When my dad was 24, he did a 6-month backpacking trip around Australia and New Zealand. This was 1981. He had just graduated from college and wanted to see the world.
I’ve grown up hearing my dad’s stories from his time abroad — about working on a dairy farm, about hitchhiking around, about the strangers who became family. Even from a young age, I always dreamed of doing my own backpacking trip abroad.
So when I was 24, I decided to follow in his footsteps. In July 2023, I embarked on an 8-month trip to Australia and New Zealand, inspired in part by his trip all those years ago.
I made my own trip unique, and I wasn’t planning on following his itinerary so closely. But I did go to many of the same spots that he did. I worked on a dairy farm in New Zealand, backpacked in a few national parks, and road-tripped up the east coast of Australia.
Before I left for my trip, my dad gave me an album of his old film photos from his trip. I thought it would be a fun surprise to recreate some of his old pictures — from 1981 to 2023.
Here are some of the experiences my dad and I shared, 40 years apart.
Working on a dairy farm in New Zealand

My dad spent most of his time in New Zealand working on a small dairy farm in the North Island, about an hour north of Auckland.
He lived there for 2 months with the family who owned the farm. My dad had been hired as a helping hand after one of the family’s sons got kicked by a cow and couldn’t work for a few weeks.
According to my dad’s stories, he abided by a pretty strict schedule. He had to wake up before 5 am and head out to the milk shed, where he would milk the cows for about 2-3 hours.
I know he had a rather love-hate relationship with the concept of waking up so early to milk cows for a living. But he’s always talked about the whole experience with a lot of fondness and nostalgia. He really fell in love with the farm.
So when I spent 2 months traveling around New Zealand, I was secretly hoping to find a dairy farm that I could work on too.

I ended up spending 2 weeks living at a dairy farm on the North Island about 1.5 hours south of Auckland. I connected with my hosts using the Workaway platform, which is how I did most of my traveling around Australia and New Zealand.

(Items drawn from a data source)
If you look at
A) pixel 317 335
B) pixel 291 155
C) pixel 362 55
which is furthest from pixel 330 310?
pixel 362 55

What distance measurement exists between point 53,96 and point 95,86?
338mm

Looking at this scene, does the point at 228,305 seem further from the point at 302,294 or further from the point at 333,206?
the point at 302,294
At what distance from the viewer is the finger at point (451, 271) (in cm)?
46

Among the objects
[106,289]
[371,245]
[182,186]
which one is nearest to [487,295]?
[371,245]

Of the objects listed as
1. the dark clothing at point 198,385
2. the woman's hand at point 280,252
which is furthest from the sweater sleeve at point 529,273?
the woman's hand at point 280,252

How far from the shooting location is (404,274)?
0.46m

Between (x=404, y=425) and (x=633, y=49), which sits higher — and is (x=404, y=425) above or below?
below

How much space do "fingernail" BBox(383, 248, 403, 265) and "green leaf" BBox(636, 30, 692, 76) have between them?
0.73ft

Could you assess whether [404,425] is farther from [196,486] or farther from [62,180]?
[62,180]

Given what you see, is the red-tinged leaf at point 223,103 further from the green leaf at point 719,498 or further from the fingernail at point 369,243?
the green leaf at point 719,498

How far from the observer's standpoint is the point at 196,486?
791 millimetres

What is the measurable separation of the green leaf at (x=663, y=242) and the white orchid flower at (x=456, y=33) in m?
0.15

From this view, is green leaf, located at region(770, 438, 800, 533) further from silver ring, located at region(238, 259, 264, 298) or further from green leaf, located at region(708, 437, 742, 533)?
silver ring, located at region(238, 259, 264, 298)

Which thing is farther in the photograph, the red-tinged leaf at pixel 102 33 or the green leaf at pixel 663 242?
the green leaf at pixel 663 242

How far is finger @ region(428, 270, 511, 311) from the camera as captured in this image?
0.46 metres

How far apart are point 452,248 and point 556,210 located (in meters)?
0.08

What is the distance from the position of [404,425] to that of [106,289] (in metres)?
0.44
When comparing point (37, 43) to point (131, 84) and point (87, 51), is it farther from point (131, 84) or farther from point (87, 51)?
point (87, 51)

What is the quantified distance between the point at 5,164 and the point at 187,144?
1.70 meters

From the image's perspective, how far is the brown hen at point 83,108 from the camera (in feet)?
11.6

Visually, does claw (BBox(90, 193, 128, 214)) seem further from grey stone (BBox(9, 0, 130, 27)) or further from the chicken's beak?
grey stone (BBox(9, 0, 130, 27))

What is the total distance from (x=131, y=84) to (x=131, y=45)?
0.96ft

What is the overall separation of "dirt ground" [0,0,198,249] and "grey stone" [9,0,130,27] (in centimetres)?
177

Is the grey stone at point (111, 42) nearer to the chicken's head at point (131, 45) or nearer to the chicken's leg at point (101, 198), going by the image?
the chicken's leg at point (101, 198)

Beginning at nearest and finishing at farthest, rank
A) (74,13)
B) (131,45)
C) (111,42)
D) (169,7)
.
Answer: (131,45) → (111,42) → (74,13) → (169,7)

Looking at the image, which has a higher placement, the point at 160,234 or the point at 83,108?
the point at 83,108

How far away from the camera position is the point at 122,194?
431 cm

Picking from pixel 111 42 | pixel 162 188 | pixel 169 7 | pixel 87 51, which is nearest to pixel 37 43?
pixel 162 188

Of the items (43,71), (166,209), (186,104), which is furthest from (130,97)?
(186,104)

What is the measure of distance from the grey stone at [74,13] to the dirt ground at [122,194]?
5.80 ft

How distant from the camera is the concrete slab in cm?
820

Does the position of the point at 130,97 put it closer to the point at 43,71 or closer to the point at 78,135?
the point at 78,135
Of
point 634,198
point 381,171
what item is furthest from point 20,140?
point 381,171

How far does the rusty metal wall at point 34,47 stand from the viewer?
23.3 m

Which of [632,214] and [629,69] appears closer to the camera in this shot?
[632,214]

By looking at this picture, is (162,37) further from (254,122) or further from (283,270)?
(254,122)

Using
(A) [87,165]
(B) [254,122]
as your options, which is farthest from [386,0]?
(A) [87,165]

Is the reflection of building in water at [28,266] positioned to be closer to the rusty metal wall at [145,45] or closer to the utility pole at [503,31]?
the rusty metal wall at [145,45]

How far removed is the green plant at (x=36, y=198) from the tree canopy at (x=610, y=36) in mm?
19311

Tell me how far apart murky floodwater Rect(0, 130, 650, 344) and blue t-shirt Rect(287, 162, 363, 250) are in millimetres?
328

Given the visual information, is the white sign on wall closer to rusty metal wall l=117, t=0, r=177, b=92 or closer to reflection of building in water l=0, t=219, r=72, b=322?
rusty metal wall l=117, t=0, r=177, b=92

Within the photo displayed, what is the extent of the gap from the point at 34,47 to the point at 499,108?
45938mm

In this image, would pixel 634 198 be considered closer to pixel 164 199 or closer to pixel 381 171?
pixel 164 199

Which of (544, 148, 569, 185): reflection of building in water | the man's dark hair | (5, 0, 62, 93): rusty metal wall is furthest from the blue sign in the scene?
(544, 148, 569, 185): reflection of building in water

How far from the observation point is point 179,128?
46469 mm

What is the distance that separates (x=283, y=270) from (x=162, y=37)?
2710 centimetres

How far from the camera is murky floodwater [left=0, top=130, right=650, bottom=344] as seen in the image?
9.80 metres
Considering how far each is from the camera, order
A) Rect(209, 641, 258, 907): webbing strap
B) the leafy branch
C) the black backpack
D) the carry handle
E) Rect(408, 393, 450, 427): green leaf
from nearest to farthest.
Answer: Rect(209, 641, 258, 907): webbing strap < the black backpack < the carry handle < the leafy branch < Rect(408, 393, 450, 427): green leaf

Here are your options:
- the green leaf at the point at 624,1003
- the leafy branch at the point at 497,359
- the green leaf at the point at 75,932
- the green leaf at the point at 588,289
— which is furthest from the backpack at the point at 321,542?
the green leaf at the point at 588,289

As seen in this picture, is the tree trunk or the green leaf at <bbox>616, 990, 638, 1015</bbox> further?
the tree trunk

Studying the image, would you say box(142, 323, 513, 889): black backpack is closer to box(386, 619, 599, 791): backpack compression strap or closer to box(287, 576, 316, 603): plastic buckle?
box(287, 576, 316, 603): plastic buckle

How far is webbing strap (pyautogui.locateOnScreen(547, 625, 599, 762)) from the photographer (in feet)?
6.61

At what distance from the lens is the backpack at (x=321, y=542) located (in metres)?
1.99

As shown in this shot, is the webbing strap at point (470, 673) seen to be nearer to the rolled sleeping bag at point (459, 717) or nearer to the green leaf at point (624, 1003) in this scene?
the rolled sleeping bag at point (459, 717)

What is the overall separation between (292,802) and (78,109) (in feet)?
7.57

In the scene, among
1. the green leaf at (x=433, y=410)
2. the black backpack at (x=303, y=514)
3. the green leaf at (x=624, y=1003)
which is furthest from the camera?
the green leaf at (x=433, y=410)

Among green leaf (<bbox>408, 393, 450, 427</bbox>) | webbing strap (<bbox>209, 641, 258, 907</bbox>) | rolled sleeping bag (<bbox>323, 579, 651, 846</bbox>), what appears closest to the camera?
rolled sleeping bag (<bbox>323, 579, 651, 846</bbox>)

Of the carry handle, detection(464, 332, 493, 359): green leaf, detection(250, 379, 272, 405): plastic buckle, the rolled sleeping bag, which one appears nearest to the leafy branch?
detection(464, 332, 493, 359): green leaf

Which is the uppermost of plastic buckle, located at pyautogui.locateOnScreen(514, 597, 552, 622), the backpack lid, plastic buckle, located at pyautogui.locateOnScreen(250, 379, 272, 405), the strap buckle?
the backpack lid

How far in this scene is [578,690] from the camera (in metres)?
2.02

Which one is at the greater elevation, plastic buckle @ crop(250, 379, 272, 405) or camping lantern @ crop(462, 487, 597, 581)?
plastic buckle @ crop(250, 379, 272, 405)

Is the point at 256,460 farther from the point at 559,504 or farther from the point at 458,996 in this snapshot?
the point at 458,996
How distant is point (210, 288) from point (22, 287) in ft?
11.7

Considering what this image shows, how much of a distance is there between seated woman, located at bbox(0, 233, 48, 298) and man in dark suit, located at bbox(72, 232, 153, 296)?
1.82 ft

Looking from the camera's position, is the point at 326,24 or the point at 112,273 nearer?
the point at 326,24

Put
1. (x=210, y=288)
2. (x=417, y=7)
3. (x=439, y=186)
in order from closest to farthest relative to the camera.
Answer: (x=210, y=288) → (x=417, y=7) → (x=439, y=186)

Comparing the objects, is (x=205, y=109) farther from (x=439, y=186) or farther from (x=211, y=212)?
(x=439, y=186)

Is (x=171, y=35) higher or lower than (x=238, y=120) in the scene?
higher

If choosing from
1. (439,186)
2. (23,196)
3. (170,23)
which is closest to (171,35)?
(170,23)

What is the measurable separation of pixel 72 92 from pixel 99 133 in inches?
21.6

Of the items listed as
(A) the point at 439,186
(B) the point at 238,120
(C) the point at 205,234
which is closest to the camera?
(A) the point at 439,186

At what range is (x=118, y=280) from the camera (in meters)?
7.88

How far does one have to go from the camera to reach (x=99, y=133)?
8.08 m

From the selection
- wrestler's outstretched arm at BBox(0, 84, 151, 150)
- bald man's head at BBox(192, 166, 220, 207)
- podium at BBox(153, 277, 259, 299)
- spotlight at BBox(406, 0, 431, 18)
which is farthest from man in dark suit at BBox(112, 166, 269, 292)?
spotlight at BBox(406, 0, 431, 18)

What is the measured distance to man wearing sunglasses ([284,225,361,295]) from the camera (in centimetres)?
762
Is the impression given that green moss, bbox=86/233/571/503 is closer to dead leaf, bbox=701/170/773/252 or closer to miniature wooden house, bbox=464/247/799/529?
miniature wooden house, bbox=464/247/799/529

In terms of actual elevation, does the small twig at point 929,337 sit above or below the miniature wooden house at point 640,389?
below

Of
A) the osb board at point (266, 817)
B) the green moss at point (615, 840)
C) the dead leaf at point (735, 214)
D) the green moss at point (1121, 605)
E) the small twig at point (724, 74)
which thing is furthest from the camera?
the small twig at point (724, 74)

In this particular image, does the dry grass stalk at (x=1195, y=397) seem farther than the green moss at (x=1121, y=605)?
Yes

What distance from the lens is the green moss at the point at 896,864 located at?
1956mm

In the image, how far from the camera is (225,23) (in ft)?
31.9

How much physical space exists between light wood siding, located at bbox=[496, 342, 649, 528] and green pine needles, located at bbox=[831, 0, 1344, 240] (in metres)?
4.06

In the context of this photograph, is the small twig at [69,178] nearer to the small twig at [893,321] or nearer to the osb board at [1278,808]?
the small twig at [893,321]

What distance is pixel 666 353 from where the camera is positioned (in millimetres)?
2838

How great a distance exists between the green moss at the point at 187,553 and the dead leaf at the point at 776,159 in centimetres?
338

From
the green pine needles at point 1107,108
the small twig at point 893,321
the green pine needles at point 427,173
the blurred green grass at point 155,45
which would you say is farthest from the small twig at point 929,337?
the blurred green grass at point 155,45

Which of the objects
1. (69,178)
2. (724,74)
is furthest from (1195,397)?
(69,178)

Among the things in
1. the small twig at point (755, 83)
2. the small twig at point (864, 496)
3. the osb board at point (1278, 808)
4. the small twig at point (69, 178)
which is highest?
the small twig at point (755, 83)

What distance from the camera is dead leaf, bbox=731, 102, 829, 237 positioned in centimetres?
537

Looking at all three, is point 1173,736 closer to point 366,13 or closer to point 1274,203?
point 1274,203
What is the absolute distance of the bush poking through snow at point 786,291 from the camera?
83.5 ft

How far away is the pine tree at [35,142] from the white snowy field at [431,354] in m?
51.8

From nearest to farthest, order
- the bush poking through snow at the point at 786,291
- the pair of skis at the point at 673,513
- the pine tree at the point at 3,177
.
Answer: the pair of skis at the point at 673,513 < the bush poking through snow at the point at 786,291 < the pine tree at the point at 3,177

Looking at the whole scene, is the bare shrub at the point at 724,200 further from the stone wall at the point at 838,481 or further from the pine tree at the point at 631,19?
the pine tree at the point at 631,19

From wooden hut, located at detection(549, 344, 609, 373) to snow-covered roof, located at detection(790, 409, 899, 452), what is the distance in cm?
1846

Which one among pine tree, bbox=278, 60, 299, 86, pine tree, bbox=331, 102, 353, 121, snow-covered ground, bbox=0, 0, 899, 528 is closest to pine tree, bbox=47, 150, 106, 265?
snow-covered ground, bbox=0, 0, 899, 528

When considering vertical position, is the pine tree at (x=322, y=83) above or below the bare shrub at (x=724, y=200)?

Tasks for this exercise:
(a) In the backpacking account, why was the father hired to work on the dairy farm?
(b) Write the next part of the backpacking account, picking up after its final sentence.
This material has no connection to the backpacking account.

Final answers:
(a) One of the farm family's sons had been kicked by a cow and couldn't work for a few weeks.

(b)
My dairy farm job didn’t technically involve milking the cows every day. I mostly helped the farmers take care of their 100-hectare property — replacing old fences, weeding, and other maintenance jobs that would keep their cows happy and healthy.
But I did get to milk the cows one evening, and I loved it. I think most of my excitement came from the knowledge that I was connecting with my dad’s trip in such an authentic way.
All of a sudden, the stories I’d heard throughout my childhood had come to life — and now I was the one living them.
Backpacking in Tongariro National Park


When I went to New Zealand, I knew I wanted to do a few backcountry treks. I was enamored with New Zealand’s natural landscapes.
The first hike I picked out was the Tongariro Northern Circuit on the North Island. This 4-day trek circles an active volcano and finishes at the base of Mt. Ruapehu.
In a lovely twist of fate, I rediscovered one of my dad’s old photos a few weeks before I went to Tongariro. In it, he’s attempting to hitchhike to… Mt. Ruapehu!
I didn’t even know it when I planned my trip, but my dad also hiked this exact same trek back in the day.
When I told him I would be hiking in Tongariro National Park, he told me more stories of his time. He fondly recalled the huts along the way where he spent the night (the same huts I camped at) and the views over the mountains (the same mountains I hiked around).
Traveling around New Zealand’s South Island

After spending most of his time on the North Island, my dad moved south. He hitchhiked around the South Island for a few weeks.
He also spent several days backpacking around Mt. Cook, staying in backcountry huts along the way.
This was nearing the end of his New Zealand travels. Recently, I read more of his reflections about his time traveling around the South Island:
“I spent 6 weeks traveling around the country after [the dairy farm]. I mainly hitchhiked and worked my way straight down the North Island, and through the South Island to the southern tip. Various stops and detours along the way, including a couple of very memorable backpacking trips through Mt. Cook in South Island, and Tongariro National Park in the north.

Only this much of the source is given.